La poésie peut n'être pas la réponse la plus évidente aux bombardements aériens, mais pour de nombreux Palestiniens, elle est devenue une ligne de défense au milieu des ruines et des violences qui se poursuivent à Gaza.
« La poésie maintient l'espoir en vie. Même dans les moments les plus sombres, la poésie palestinienne continue d'imaginer un avenir », a déclaré Nazmi al-Masri, professeur de langues à l'Université islamique de Gaza, lors d'un événement poétique en ligne organisé par ses étudiants.
« La poésie donne aux gens un langage pour exprimer le deuil collectif. À Gaza, la poésie documente ce que les caméras ne peuvent pas toujours atteindre et ce que les chiffres ne peuvent jamais expliquer. Quand la destruction efface les espaces physiques, la poésie devient un témoin de l'histoire », a-t-il ajouté.
Un témoignage poétique au cœur des ruines
L'Université islamique de Gaza, où enseignait Nazmi al-Masri, a vu 95 % de ses bâtiments endommagés ou détruits. Malgré cela, les étudiants continuent d'écrire et de partager leurs poèmes, souvent depuis des abris, sur leurs téléphones portables. Ces textes, composés dans des conditions extrêmes, abordent la perte, l'exil, la résistance, mais aussi l'amour et l'espoir.
Deux nouvelles anthologies viennent de paraître, rassemblant des poèmes écrits par des étudiants et des jeunes poètes palestiniens. Elles témoignent de la capacité de la littérature à survivre à la destruction matérielle. L'une d'elles est née d'un atelier d'écriture en ligne coordonné avec l'Université de Glasgow, en Écosse.

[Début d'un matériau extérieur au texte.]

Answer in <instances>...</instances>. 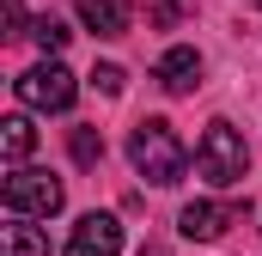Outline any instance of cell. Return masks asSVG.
Returning <instances> with one entry per match:
<instances>
[{"label":"cell","mask_w":262,"mask_h":256,"mask_svg":"<svg viewBox=\"0 0 262 256\" xmlns=\"http://www.w3.org/2000/svg\"><path fill=\"white\" fill-rule=\"evenodd\" d=\"M183 18H189L183 0H152V6H146V25H152V31H171V25H183Z\"/></svg>","instance_id":"13"},{"label":"cell","mask_w":262,"mask_h":256,"mask_svg":"<svg viewBox=\"0 0 262 256\" xmlns=\"http://www.w3.org/2000/svg\"><path fill=\"white\" fill-rule=\"evenodd\" d=\"M0 201H6V214H25V220H49V214H61V177H49V171H31V165H12V177L0 183Z\"/></svg>","instance_id":"3"},{"label":"cell","mask_w":262,"mask_h":256,"mask_svg":"<svg viewBox=\"0 0 262 256\" xmlns=\"http://www.w3.org/2000/svg\"><path fill=\"white\" fill-rule=\"evenodd\" d=\"M152 79H159L165 92H195L201 86V55L195 49H165L159 67H152Z\"/></svg>","instance_id":"7"},{"label":"cell","mask_w":262,"mask_h":256,"mask_svg":"<svg viewBox=\"0 0 262 256\" xmlns=\"http://www.w3.org/2000/svg\"><path fill=\"white\" fill-rule=\"evenodd\" d=\"M195 171L213 183V189L244 183V171H250V146H244V134H238L232 122H207V128H201V146H195Z\"/></svg>","instance_id":"2"},{"label":"cell","mask_w":262,"mask_h":256,"mask_svg":"<svg viewBox=\"0 0 262 256\" xmlns=\"http://www.w3.org/2000/svg\"><path fill=\"white\" fill-rule=\"evenodd\" d=\"M12 92H18L25 110H67L79 86H73V73H67L61 61H37V67H25V73L12 79Z\"/></svg>","instance_id":"4"},{"label":"cell","mask_w":262,"mask_h":256,"mask_svg":"<svg viewBox=\"0 0 262 256\" xmlns=\"http://www.w3.org/2000/svg\"><path fill=\"white\" fill-rule=\"evenodd\" d=\"M244 220V207L238 201H189L183 207V238H195V244H213V238H226V226H238Z\"/></svg>","instance_id":"5"},{"label":"cell","mask_w":262,"mask_h":256,"mask_svg":"<svg viewBox=\"0 0 262 256\" xmlns=\"http://www.w3.org/2000/svg\"><path fill=\"white\" fill-rule=\"evenodd\" d=\"M122 250V220L116 214H85L67 238V256H116Z\"/></svg>","instance_id":"6"},{"label":"cell","mask_w":262,"mask_h":256,"mask_svg":"<svg viewBox=\"0 0 262 256\" xmlns=\"http://www.w3.org/2000/svg\"><path fill=\"white\" fill-rule=\"evenodd\" d=\"M92 86H98V92H110V98H116V92H122V86H128V73H122V67H116V61H104V67H98V73H92Z\"/></svg>","instance_id":"14"},{"label":"cell","mask_w":262,"mask_h":256,"mask_svg":"<svg viewBox=\"0 0 262 256\" xmlns=\"http://www.w3.org/2000/svg\"><path fill=\"white\" fill-rule=\"evenodd\" d=\"M67 146H73V159H79V165H98V159H104V134H98V128H73V134H67Z\"/></svg>","instance_id":"12"},{"label":"cell","mask_w":262,"mask_h":256,"mask_svg":"<svg viewBox=\"0 0 262 256\" xmlns=\"http://www.w3.org/2000/svg\"><path fill=\"white\" fill-rule=\"evenodd\" d=\"M79 25L98 37H122L128 31V0H79Z\"/></svg>","instance_id":"8"},{"label":"cell","mask_w":262,"mask_h":256,"mask_svg":"<svg viewBox=\"0 0 262 256\" xmlns=\"http://www.w3.org/2000/svg\"><path fill=\"white\" fill-rule=\"evenodd\" d=\"M0 256H49V238L37 232V226H25V214H12V226H6V244Z\"/></svg>","instance_id":"9"},{"label":"cell","mask_w":262,"mask_h":256,"mask_svg":"<svg viewBox=\"0 0 262 256\" xmlns=\"http://www.w3.org/2000/svg\"><path fill=\"white\" fill-rule=\"evenodd\" d=\"M25 31V0H6V37Z\"/></svg>","instance_id":"15"},{"label":"cell","mask_w":262,"mask_h":256,"mask_svg":"<svg viewBox=\"0 0 262 256\" xmlns=\"http://www.w3.org/2000/svg\"><path fill=\"white\" fill-rule=\"evenodd\" d=\"M0 146H6V159H12V165H25V159H31V146H37L31 116H6V122H0Z\"/></svg>","instance_id":"10"},{"label":"cell","mask_w":262,"mask_h":256,"mask_svg":"<svg viewBox=\"0 0 262 256\" xmlns=\"http://www.w3.org/2000/svg\"><path fill=\"white\" fill-rule=\"evenodd\" d=\"M31 37H37V49H43V55H61L73 31H67L61 18H37V25H31Z\"/></svg>","instance_id":"11"},{"label":"cell","mask_w":262,"mask_h":256,"mask_svg":"<svg viewBox=\"0 0 262 256\" xmlns=\"http://www.w3.org/2000/svg\"><path fill=\"white\" fill-rule=\"evenodd\" d=\"M128 159H134V171H140L146 183H159V189L183 183V171H189V153H183L177 128L165 122V116L134 122V134H128Z\"/></svg>","instance_id":"1"}]
</instances>
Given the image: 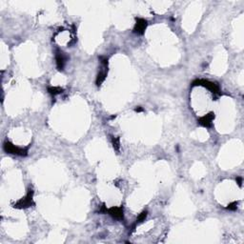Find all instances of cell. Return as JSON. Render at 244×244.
<instances>
[{
    "instance_id": "1",
    "label": "cell",
    "mask_w": 244,
    "mask_h": 244,
    "mask_svg": "<svg viewBox=\"0 0 244 244\" xmlns=\"http://www.w3.org/2000/svg\"><path fill=\"white\" fill-rule=\"evenodd\" d=\"M4 148L7 152L11 153V154H23L22 152H24V150L19 149V148L15 147V145H13V144H10V143H6L4 145Z\"/></svg>"
},
{
    "instance_id": "2",
    "label": "cell",
    "mask_w": 244,
    "mask_h": 244,
    "mask_svg": "<svg viewBox=\"0 0 244 244\" xmlns=\"http://www.w3.org/2000/svg\"><path fill=\"white\" fill-rule=\"evenodd\" d=\"M146 25H147V23H146L145 20H143V19L138 20V22H137L136 25V32H137V33H142L143 31L145 30Z\"/></svg>"
},
{
    "instance_id": "3",
    "label": "cell",
    "mask_w": 244,
    "mask_h": 244,
    "mask_svg": "<svg viewBox=\"0 0 244 244\" xmlns=\"http://www.w3.org/2000/svg\"><path fill=\"white\" fill-rule=\"evenodd\" d=\"M64 62H65V59H64V57H63L62 54H57V56H56V63H57V67H58L59 70H61V69L63 68Z\"/></svg>"
},
{
    "instance_id": "4",
    "label": "cell",
    "mask_w": 244,
    "mask_h": 244,
    "mask_svg": "<svg viewBox=\"0 0 244 244\" xmlns=\"http://www.w3.org/2000/svg\"><path fill=\"white\" fill-rule=\"evenodd\" d=\"M212 119H213V115H206L200 120V123L204 126H208L210 124V122L212 121Z\"/></svg>"
}]
</instances>
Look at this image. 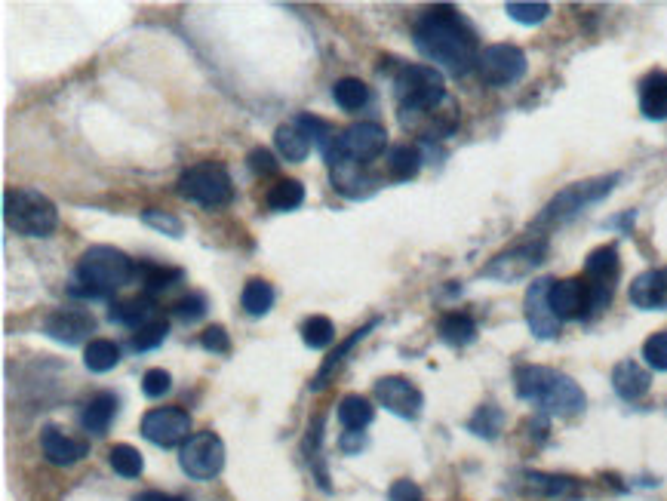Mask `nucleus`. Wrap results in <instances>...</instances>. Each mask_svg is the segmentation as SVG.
<instances>
[{
	"instance_id": "nucleus-10",
	"label": "nucleus",
	"mask_w": 667,
	"mask_h": 501,
	"mask_svg": "<svg viewBox=\"0 0 667 501\" xmlns=\"http://www.w3.org/2000/svg\"><path fill=\"white\" fill-rule=\"evenodd\" d=\"M477 74L489 87H514L526 74V53L514 44H492L480 53Z\"/></svg>"
},
{
	"instance_id": "nucleus-26",
	"label": "nucleus",
	"mask_w": 667,
	"mask_h": 501,
	"mask_svg": "<svg viewBox=\"0 0 667 501\" xmlns=\"http://www.w3.org/2000/svg\"><path fill=\"white\" fill-rule=\"evenodd\" d=\"M375 323H379V320H369L366 326L354 329V332H351V339H348V342H342V345H339L336 351H332V354H329V357L323 360L320 372L314 375V382H311V388H314V391H320V388H326V385H329V379H332V375H336V369H339V366L345 363V357H348V354L354 351V345H357V342H363V339L369 336V329H372Z\"/></svg>"
},
{
	"instance_id": "nucleus-19",
	"label": "nucleus",
	"mask_w": 667,
	"mask_h": 501,
	"mask_svg": "<svg viewBox=\"0 0 667 501\" xmlns=\"http://www.w3.org/2000/svg\"><path fill=\"white\" fill-rule=\"evenodd\" d=\"M40 449H44L47 462L59 465V468L77 465L83 455H90V443L87 440H74L65 431H59L56 425L44 428V434H40Z\"/></svg>"
},
{
	"instance_id": "nucleus-43",
	"label": "nucleus",
	"mask_w": 667,
	"mask_h": 501,
	"mask_svg": "<svg viewBox=\"0 0 667 501\" xmlns=\"http://www.w3.org/2000/svg\"><path fill=\"white\" fill-rule=\"evenodd\" d=\"M173 314L182 323H197L206 314V296H203V292H191V296H185V299H179L173 305Z\"/></svg>"
},
{
	"instance_id": "nucleus-24",
	"label": "nucleus",
	"mask_w": 667,
	"mask_h": 501,
	"mask_svg": "<svg viewBox=\"0 0 667 501\" xmlns=\"http://www.w3.org/2000/svg\"><path fill=\"white\" fill-rule=\"evenodd\" d=\"M523 489L545 495V498H581V486L572 477H560V474H538L529 471L523 474Z\"/></svg>"
},
{
	"instance_id": "nucleus-36",
	"label": "nucleus",
	"mask_w": 667,
	"mask_h": 501,
	"mask_svg": "<svg viewBox=\"0 0 667 501\" xmlns=\"http://www.w3.org/2000/svg\"><path fill=\"white\" fill-rule=\"evenodd\" d=\"M108 462H111V468H114L120 477H127V480L139 477V474H142V468H145V462H142V452H139L136 446H130V443H117V446H111V452H108Z\"/></svg>"
},
{
	"instance_id": "nucleus-14",
	"label": "nucleus",
	"mask_w": 667,
	"mask_h": 501,
	"mask_svg": "<svg viewBox=\"0 0 667 501\" xmlns=\"http://www.w3.org/2000/svg\"><path fill=\"white\" fill-rule=\"evenodd\" d=\"M551 286H554V280H548V277H541V280H535L529 289H526V323H529V329H532V336L535 339H557L560 336V326H563V320L554 314V308H551Z\"/></svg>"
},
{
	"instance_id": "nucleus-22",
	"label": "nucleus",
	"mask_w": 667,
	"mask_h": 501,
	"mask_svg": "<svg viewBox=\"0 0 667 501\" xmlns=\"http://www.w3.org/2000/svg\"><path fill=\"white\" fill-rule=\"evenodd\" d=\"M640 111L649 120H667V71H652L640 80Z\"/></svg>"
},
{
	"instance_id": "nucleus-39",
	"label": "nucleus",
	"mask_w": 667,
	"mask_h": 501,
	"mask_svg": "<svg viewBox=\"0 0 667 501\" xmlns=\"http://www.w3.org/2000/svg\"><path fill=\"white\" fill-rule=\"evenodd\" d=\"M296 123L308 133V139H311L314 148H320L323 154H329L332 142H336V133H332V127H329L326 120H320V117H314V114H299Z\"/></svg>"
},
{
	"instance_id": "nucleus-8",
	"label": "nucleus",
	"mask_w": 667,
	"mask_h": 501,
	"mask_svg": "<svg viewBox=\"0 0 667 501\" xmlns=\"http://www.w3.org/2000/svg\"><path fill=\"white\" fill-rule=\"evenodd\" d=\"M621 176H600V179H588V182H575L569 188H563L541 216L535 219V228H554V225H563L569 219H575L578 213H585L591 203H600L606 194H612L615 182Z\"/></svg>"
},
{
	"instance_id": "nucleus-9",
	"label": "nucleus",
	"mask_w": 667,
	"mask_h": 501,
	"mask_svg": "<svg viewBox=\"0 0 667 501\" xmlns=\"http://www.w3.org/2000/svg\"><path fill=\"white\" fill-rule=\"evenodd\" d=\"M179 465L191 480H213L225 468V443L213 431L191 434L182 443Z\"/></svg>"
},
{
	"instance_id": "nucleus-42",
	"label": "nucleus",
	"mask_w": 667,
	"mask_h": 501,
	"mask_svg": "<svg viewBox=\"0 0 667 501\" xmlns=\"http://www.w3.org/2000/svg\"><path fill=\"white\" fill-rule=\"evenodd\" d=\"M643 360H646L655 372H667V332H655V336L646 339V345H643Z\"/></svg>"
},
{
	"instance_id": "nucleus-23",
	"label": "nucleus",
	"mask_w": 667,
	"mask_h": 501,
	"mask_svg": "<svg viewBox=\"0 0 667 501\" xmlns=\"http://www.w3.org/2000/svg\"><path fill=\"white\" fill-rule=\"evenodd\" d=\"M114 412H117V397L111 391H99L96 397L87 400V406H83L80 425H83V431L102 437L108 431V425L114 422Z\"/></svg>"
},
{
	"instance_id": "nucleus-41",
	"label": "nucleus",
	"mask_w": 667,
	"mask_h": 501,
	"mask_svg": "<svg viewBox=\"0 0 667 501\" xmlns=\"http://www.w3.org/2000/svg\"><path fill=\"white\" fill-rule=\"evenodd\" d=\"M166 332H170V323L166 320H154V323H148V326H142L139 332H133V351H151V348H157L163 339H166Z\"/></svg>"
},
{
	"instance_id": "nucleus-15",
	"label": "nucleus",
	"mask_w": 667,
	"mask_h": 501,
	"mask_svg": "<svg viewBox=\"0 0 667 501\" xmlns=\"http://www.w3.org/2000/svg\"><path fill=\"white\" fill-rule=\"evenodd\" d=\"M375 397L385 409H391L400 419H419L422 412V391L415 388L403 375H385V379L375 382Z\"/></svg>"
},
{
	"instance_id": "nucleus-1",
	"label": "nucleus",
	"mask_w": 667,
	"mask_h": 501,
	"mask_svg": "<svg viewBox=\"0 0 667 501\" xmlns=\"http://www.w3.org/2000/svg\"><path fill=\"white\" fill-rule=\"evenodd\" d=\"M412 40H415V50L428 62H434L437 71L443 68L452 77H462L471 68H477V59L483 53L477 47L474 28L449 4L425 10L412 28Z\"/></svg>"
},
{
	"instance_id": "nucleus-48",
	"label": "nucleus",
	"mask_w": 667,
	"mask_h": 501,
	"mask_svg": "<svg viewBox=\"0 0 667 501\" xmlns=\"http://www.w3.org/2000/svg\"><path fill=\"white\" fill-rule=\"evenodd\" d=\"M388 498H391V501H425L422 489L415 486L412 480H397V483H391Z\"/></svg>"
},
{
	"instance_id": "nucleus-51",
	"label": "nucleus",
	"mask_w": 667,
	"mask_h": 501,
	"mask_svg": "<svg viewBox=\"0 0 667 501\" xmlns=\"http://www.w3.org/2000/svg\"><path fill=\"white\" fill-rule=\"evenodd\" d=\"M664 271V308H667V268H661Z\"/></svg>"
},
{
	"instance_id": "nucleus-12",
	"label": "nucleus",
	"mask_w": 667,
	"mask_h": 501,
	"mask_svg": "<svg viewBox=\"0 0 667 501\" xmlns=\"http://www.w3.org/2000/svg\"><path fill=\"white\" fill-rule=\"evenodd\" d=\"M545 253H548V243L545 240H529V243H520L514 249H508V253L495 256L483 274L492 277V280H502V283H514L526 274H532V268H538L541 262H545Z\"/></svg>"
},
{
	"instance_id": "nucleus-3",
	"label": "nucleus",
	"mask_w": 667,
	"mask_h": 501,
	"mask_svg": "<svg viewBox=\"0 0 667 501\" xmlns=\"http://www.w3.org/2000/svg\"><path fill=\"white\" fill-rule=\"evenodd\" d=\"M517 394L551 415H575L585 409V391L569 375L548 366H520L514 375Z\"/></svg>"
},
{
	"instance_id": "nucleus-4",
	"label": "nucleus",
	"mask_w": 667,
	"mask_h": 501,
	"mask_svg": "<svg viewBox=\"0 0 667 501\" xmlns=\"http://www.w3.org/2000/svg\"><path fill=\"white\" fill-rule=\"evenodd\" d=\"M4 222L22 237H47L59 225L56 203L34 188H10L4 194Z\"/></svg>"
},
{
	"instance_id": "nucleus-40",
	"label": "nucleus",
	"mask_w": 667,
	"mask_h": 501,
	"mask_svg": "<svg viewBox=\"0 0 667 501\" xmlns=\"http://www.w3.org/2000/svg\"><path fill=\"white\" fill-rule=\"evenodd\" d=\"M505 13L514 19V22H523V25H538L551 16V7L548 4H523V0H511L505 4Z\"/></svg>"
},
{
	"instance_id": "nucleus-50",
	"label": "nucleus",
	"mask_w": 667,
	"mask_h": 501,
	"mask_svg": "<svg viewBox=\"0 0 667 501\" xmlns=\"http://www.w3.org/2000/svg\"><path fill=\"white\" fill-rule=\"evenodd\" d=\"M342 449H345V452L363 449V431H348V434L342 437Z\"/></svg>"
},
{
	"instance_id": "nucleus-5",
	"label": "nucleus",
	"mask_w": 667,
	"mask_h": 501,
	"mask_svg": "<svg viewBox=\"0 0 667 501\" xmlns=\"http://www.w3.org/2000/svg\"><path fill=\"white\" fill-rule=\"evenodd\" d=\"M179 194L203 210H222L234 200V182L228 176V170L216 160H203L194 163L179 176Z\"/></svg>"
},
{
	"instance_id": "nucleus-7",
	"label": "nucleus",
	"mask_w": 667,
	"mask_h": 501,
	"mask_svg": "<svg viewBox=\"0 0 667 501\" xmlns=\"http://www.w3.org/2000/svg\"><path fill=\"white\" fill-rule=\"evenodd\" d=\"M394 93L400 114H419L440 105L449 93L443 87V74L434 65H406L394 80Z\"/></svg>"
},
{
	"instance_id": "nucleus-38",
	"label": "nucleus",
	"mask_w": 667,
	"mask_h": 501,
	"mask_svg": "<svg viewBox=\"0 0 667 501\" xmlns=\"http://www.w3.org/2000/svg\"><path fill=\"white\" fill-rule=\"evenodd\" d=\"M502 425H505V412L498 409L495 403L480 406V409L474 412V419L468 422V428H471L474 434L486 437V440H495V437H498V431H502Z\"/></svg>"
},
{
	"instance_id": "nucleus-11",
	"label": "nucleus",
	"mask_w": 667,
	"mask_h": 501,
	"mask_svg": "<svg viewBox=\"0 0 667 501\" xmlns=\"http://www.w3.org/2000/svg\"><path fill=\"white\" fill-rule=\"evenodd\" d=\"M615 280H618V249L600 246L585 262V283L591 292V314H600L609 308L615 296Z\"/></svg>"
},
{
	"instance_id": "nucleus-21",
	"label": "nucleus",
	"mask_w": 667,
	"mask_h": 501,
	"mask_svg": "<svg viewBox=\"0 0 667 501\" xmlns=\"http://www.w3.org/2000/svg\"><path fill=\"white\" fill-rule=\"evenodd\" d=\"M108 317H111L114 323L130 326L133 332H139L142 326L160 320V317H157V305H154L151 296H133V299H127V302H114L111 311H108Z\"/></svg>"
},
{
	"instance_id": "nucleus-13",
	"label": "nucleus",
	"mask_w": 667,
	"mask_h": 501,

Une collaboration transfrontalière
L'initiative a été impulsée par Alison Phipps, professeure à l'Université de Glasgow, spécialiste des études sur les réfugiés et poète elle-même. Elle a travaillé avec des étudiants de Gaza pour créer un espace d'expression malgré les coupures de réseau et les dangers permanents.
« Ces poèmes sont écrits sous des plafonds qui s'effondrent, tapés sur des téléphones. Ils sont le fruit d'une résistance créative qui refuse de se taire », a expliqué Alison Phipps lors d'une présentation publique.
Les anthologies, publiées en anglais et en arabe, visent à faire entendre la voix des jeunes Palestiniens au-delà des frontières. Les poèmes évoquent la vie quotidienne sous les bombes, la mémoire des lieux disparus, mais aussi des moments de tendresse et de solidarité.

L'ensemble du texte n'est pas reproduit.